昔の黒澤映画を見れば見るほど三船敏郎という人が並々ならぬお方であることがよくわかる。その存在感,骨太のたくましさ,男らしさ,とにかく現代にその後継者を捜すのは至難の業である。そうしょっちゅう引っぱり出して見ているわけではないが,どの映画であれ,ひとたび見始めると「いや三船敏郎って……」とうなってしまうのだ。

「隠し砦の三悪人」も三船敏郎の男臭さ爆発の痛快な時代劇だ。139分があっと言う間の面白さで,これが45年も前(今は2004年2月)の作品というのだから現代の映画製作者たちに同情してしまう。こんなものをコンスタントに作られた日には後輩の立つ瀬がないよねー。

確かにモノクロで50年代という時代色もあるのだが,芝居も映像も展開も第一級のものがみっしり詰まっている。CGなどない時代なので,画面に必要なものはすべて実物で調達して絵を作らなければならないのだが,使うべき物量はちゃんと使うという頼もしさが伝わってくる。

100人単位のモブシーンを実際に人間でやるのはたいへんな苦労があると思うのだが,例えば序盤の暴動シーンや中盤の火祭りのシーンのダイナミックでぜいたくなリソース(この場合は人間ね)の使い方は快感だ。黒澤明だから許されるのか,それとも邦画自体にそれだけの余力がある時代だったのか。

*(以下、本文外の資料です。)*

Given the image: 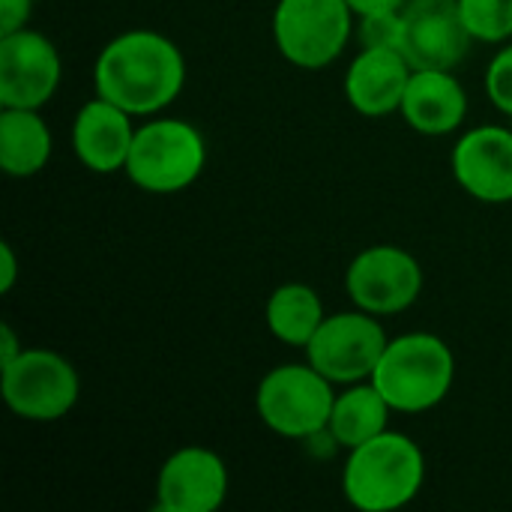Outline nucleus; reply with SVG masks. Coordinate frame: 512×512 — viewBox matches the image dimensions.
Here are the masks:
<instances>
[{
	"mask_svg": "<svg viewBox=\"0 0 512 512\" xmlns=\"http://www.w3.org/2000/svg\"><path fill=\"white\" fill-rule=\"evenodd\" d=\"M357 15L345 0H279L273 9V42L297 69H327L342 57Z\"/></svg>",
	"mask_w": 512,
	"mask_h": 512,
	"instance_id": "nucleus-7",
	"label": "nucleus"
},
{
	"mask_svg": "<svg viewBox=\"0 0 512 512\" xmlns=\"http://www.w3.org/2000/svg\"><path fill=\"white\" fill-rule=\"evenodd\" d=\"M390 414H396V411L390 408V402L381 396V390L372 381L348 384L342 393H336L327 435L333 438V444L354 450V447L372 441L375 435L387 432Z\"/></svg>",
	"mask_w": 512,
	"mask_h": 512,
	"instance_id": "nucleus-18",
	"label": "nucleus"
},
{
	"mask_svg": "<svg viewBox=\"0 0 512 512\" xmlns=\"http://www.w3.org/2000/svg\"><path fill=\"white\" fill-rule=\"evenodd\" d=\"M456 183L483 204L512 201V129L477 126L468 129L450 156Z\"/></svg>",
	"mask_w": 512,
	"mask_h": 512,
	"instance_id": "nucleus-13",
	"label": "nucleus"
},
{
	"mask_svg": "<svg viewBox=\"0 0 512 512\" xmlns=\"http://www.w3.org/2000/svg\"><path fill=\"white\" fill-rule=\"evenodd\" d=\"M36 0H0V36L27 27Z\"/></svg>",
	"mask_w": 512,
	"mask_h": 512,
	"instance_id": "nucleus-23",
	"label": "nucleus"
},
{
	"mask_svg": "<svg viewBox=\"0 0 512 512\" xmlns=\"http://www.w3.org/2000/svg\"><path fill=\"white\" fill-rule=\"evenodd\" d=\"M336 402V384L324 378L309 360L270 369L255 390V411L261 423L291 441H312L327 432Z\"/></svg>",
	"mask_w": 512,
	"mask_h": 512,
	"instance_id": "nucleus-5",
	"label": "nucleus"
},
{
	"mask_svg": "<svg viewBox=\"0 0 512 512\" xmlns=\"http://www.w3.org/2000/svg\"><path fill=\"white\" fill-rule=\"evenodd\" d=\"M21 351H24V345L18 342L15 330L9 324H0V366L12 363Z\"/></svg>",
	"mask_w": 512,
	"mask_h": 512,
	"instance_id": "nucleus-26",
	"label": "nucleus"
},
{
	"mask_svg": "<svg viewBox=\"0 0 512 512\" xmlns=\"http://www.w3.org/2000/svg\"><path fill=\"white\" fill-rule=\"evenodd\" d=\"M18 282V261L9 243H0V294H9Z\"/></svg>",
	"mask_w": 512,
	"mask_h": 512,
	"instance_id": "nucleus-24",
	"label": "nucleus"
},
{
	"mask_svg": "<svg viewBox=\"0 0 512 512\" xmlns=\"http://www.w3.org/2000/svg\"><path fill=\"white\" fill-rule=\"evenodd\" d=\"M0 396L18 420L57 423L78 405L81 378L63 354L24 348L12 363L0 366Z\"/></svg>",
	"mask_w": 512,
	"mask_h": 512,
	"instance_id": "nucleus-6",
	"label": "nucleus"
},
{
	"mask_svg": "<svg viewBox=\"0 0 512 512\" xmlns=\"http://www.w3.org/2000/svg\"><path fill=\"white\" fill-rule=\"evenodd\" d=\"M399 114L426 138H444L462 129L468 117V93L453 69H414Z\"/></svg>",
	"mask_w": 512,
	"mask_h": 512,
	"instance_id": "nucleus-16",
	"label": "nucleus"
},
{
	"mask_svg": "<svg viewBox=\"0 0 512 512\" xmlns=\"http://www.w3.org/2000/svg\"><path fill=\"white\" fill-rule=\"evenodd\" d=\"M186 84V57L174 39L159 30H126L96 57V96L114 102L132 117H156Z\"/></svg>",
	"mask_w": 512,
	"mask_h": 512,
	"instance_id": "nucleus-1",
	"label": "nucleus"
},
{
	"mask_svg": "<svg viewBox=\"0 0 512 512\" xmlns=\"http://www.w3.org/2000/svg\"><path fill=\"white\" fill-rule=\"evenodd\" d=\"M345 291L351 303L375 318L399 315L411 309L423 294L420 261L393 243L363 249L345 273Z\"/></svg>",
	"mask_w": 512,
	"mask_h": 512,
	"instance_id": "nucleus-9",
	"label": "nucleus"
},
{
	"mask_svg": "<svg viewBox=\"0 0 512 512\" xmlns=\"http://www.w3.org/2000/svg\"><path fill=\"white\" fill-rule=\"evenodd\" d=\"M357 36H360V48L402 51V45H405V15H402V9L372 12V15L357 18Z\"/></svg>",
	"mask_w": 512,
	"mask_h": 512,
	"instance_id": "nucleus-21",
	"label": "nucleus"
},
{
	"mask_svg": "<svg viewBox=\"0 0 512 512\" xmlns=\"http://www.w3.org/2000/svg\"><path fill=\"white\" fill-rule=\"evenodd\" d=\"M411 72L402 51L360 48L345 72V99L363 117H390L402 108Z\"/></svg>",
	"mask_w": 512,
	"mask_h": 512,
	"instance_id": "nucleus-15",
	"label": "nucleus"
},
{
	"mask_svg": "<svg viewBox=\"0 0 512 512\" xmlns=\"http://www.w3.org/2000/svg\"><path fill=\"white\" fill-rule=\"evenodd\" d=\"M405 15V45L411 69H456L474 36L462 18L459 0H408Z\"/></svg>",
	"mask_w": 512,
	"mask_h": 512,
	"instance_id": "nucleus-11",
	"label": "nucleus"
},
{
	"mask_svg": "<svg viewBox=\"0 0 512 512\" xmlns=\"http://www.w3.org/2000/svg\"><path fill=\"white\" fill-rule=\"evenodd\" d=\"M351 6V12L357 18L363 15H372V12H390V9H402L408 0H345Z\"/></svg>",
	"mask_w": 512,
	"mask_h": 512,
	"instance_id": "nucleus-25",
	"label": "nucleus"
},
{
	"mask_svg": "<svg viewBox=\"0 0 512 512\" xmlns=\"http://www.w3.org/2000/svg\"><path fill=\"white\" fill-rule=\"evenodd\" d=\"M486 96L504 117H512V42H504V48L489 60Z\"/></svg>",
	"mask_w": 512,
	"mask_h": 512,
	"instance_id": "nucleus-22",
	"label": "nucleus"
},
{
	"mask_svg": "<svg viewBox=\"0 0 512 512\" xmlns=\"http://www.w3.org/2000/svg\"><path fill=\"white\" fill-rule=\"evenodd\" d=\"M132 141H135L132 114L102 96L84 102L72 120V150L78 162L93 174L123 171Z\"/></svg>",
	"mask_w": 512,
	"mask_h": 512,
	"instance_id": "nucleus-14",
	"label": "nucleus"
},
{
	"mask_svg": "<svg viewBox=\"0 0 512 512\" xmlns=\"http://www.w3.org/2000/svg\"><path fill=\"white\" fill-rule=\"evenodd\" d=\"M207 165V141L201 129L180 117H153L135 129V141L123 174L150 195H174L189 189Z\"/></svg>",
	"mask_w": 512,
	"mask_h": 512,
	"instance_id": "nucleus-4",
	"label": "nucleus"
},
{
	"mask_svg": "<svg viewBox=\"0 0 512 512\" xmlns=\"http://www.w3.org/2000/svg\"><path fill=\"white\" fill-rule=\"evenodd\" d=\"M63 78L57 45L30 27L0 36V105L42 108L51 102Z\"/></svg>",
	"mask_w": 512,
	"mask_h": 512,
	"instance_id": "nucleus-10",
	"label": "nucleus"
},
{
	"mask_svg": "<svg viewBox=\"0 0 512 512\" xmlns=\"http://www.w3.org/2000/svg\"><path fill=\"white\" fill-rule=\"evenodd\" d=\"M327 312L312 285L303 282H285L279 285L264 306V321L273 339L291 348H306L318 327L324 324Z\"/></svg>",
	"mask_w": 512,
	"mask_h": 512,
	"instance_id": "nucleus-19",
	"label": "nucleus"
},
{
	"mask_svg": "<svg viewBox=\"0 0 512 512\" xmlns=\"http://www.w3.org/2000/svg\"><path fill=\"white\" fill-rule=\"evenodd\" d=\"M387 342L390 336L384 324L354 306L351 312L327 315L303 351L324 378H330L336 387H348L372 378Z\"/></svg>",
	"mask_w": 512,
	"mask_h": 512,
	"instance_id": "nucleus-8",
	"label": "nucleus"
},
{
	"mask_svg": "<svg viewBox=\"0 0 512 512\" xmlns=\"http://www.w3.org/2000/svg\"><path fill=\"white\" fill-rule=\"evenodd\" d=\"M426 483V456L411 435L381 432L348 450L342 468L345 501L360 512H396L408 507Z\"/></svg>",
	"mask_w": 512,
	"mask_h": 512,
	"instance_id": "nucleus-2",
	"label": "nucleus"
},
{
	"mask_svg": "<svg viewBox=\"0 0 512 512\" xmlns=\"http://www.w3.org/2000/svg\"><path fill=\"white\" fill-rule=\"evenodd\" d=\"M42 108H0V168L6 177L24 180L39 174L54 150Z\"/></svg>",
	"mask_w": 512,
	"mask_h": 512,
	"instance_id": "nucleus-17",
	"label": "nucleus"
},
{
	"mask_svg": "<svg viewBox=\"0 0 512 512\" xmlns=\"http://www.w3.org/2000/svg\"><path fill=\"white\" fill-rule=\"evenodd\" d=\"M474 42L504 45L512 39V0H459Z\"/></svg>",
	"mask_w": 512,
	"mask_h": 512,
	"instance_id": "nucleus-20",
	"label": "nucleus"
},
{
	"mask_svg": "<svg viewBox=\"0 0 512 512\" xmlns=\"http://www.w3.org/2000/svg\"><path fill=\"white\" fill-rule=\"evenodd\" d=\"M369 381L396 414H426L450 396L456 354L435 333H402L387 342Z\"/></svg>",
	"mask_w": 512,
	"mask_h": 512,
	"instance_id": "nucleus-3",
	"label": "nucleus"
},
{
	"mask_svg": "<svg viewBox=\"0 0 512 512\" xmlns=\"http://www.w3.org/2000/svg\"><path fill=\"white\" fill-rule=\"evenodd\" d=\"M228 465L216 450L183 447L156 474L159 512H216L228 498Z\"/></svg>",
	"mask_w": 512,
	"mask_h": 512,
	"instance_id": "nucleus-12",
	"label": "nucleus"
}]
</instances>
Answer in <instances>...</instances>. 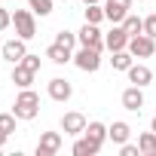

お話は周知のとおり。落城した某国のお家再興の軍資金を敵中突破しながら隣国まで運ぶ困難な仕事に選ばれたのが,なんと小心で強欲な百姓二人組。彼らをうまく脅したり欲で釣ったりしながら三船扮する侍大将真壁六郎太は,世継ぎである勝ち気な姫君を落ち延びさせるべく奮闘する。

面白さは保証付きなので未見の方はぜひご覧になってほしいが,先にも書いたようにここでも三船敏郎の存在感は見事だ。なんか現代人とは思えないくらいである。彼が好敵手の田所兵衛と槍の一騎打ちをするシーンなどは本物の試合を見ているようで緊張感も半端ではない。

うちの古いLDではサイド2チャプター29の34分47秒あたりから。六郎太が「やるか」と誘い,兵衛が「まいった」と認めるまでの約7分半,見事な勝負の一幕であった。気合い,迫力,様式美,構図,緩急といった様々な要素ががちっとかみ合っているのである。見どころだよ,これは。

道中,姫様に口をきかせると怪しまれるので彼女は人前では「唖(おし)」のふりで通すことになるのだが,今では公的には口にできないこの言葉,劇中では唖だ唖だと連呼される。テレビではなかなかオンエアできないだろうな,とつまらんことを考えつつ,しかししゃべらない時の姫君の方が僕には魅力的だった。

主役の男3人が座り込み,その横で姫が横になって寝ている雨宿りのシーンがあるのだが,その4人の構図がひどく印象的だった。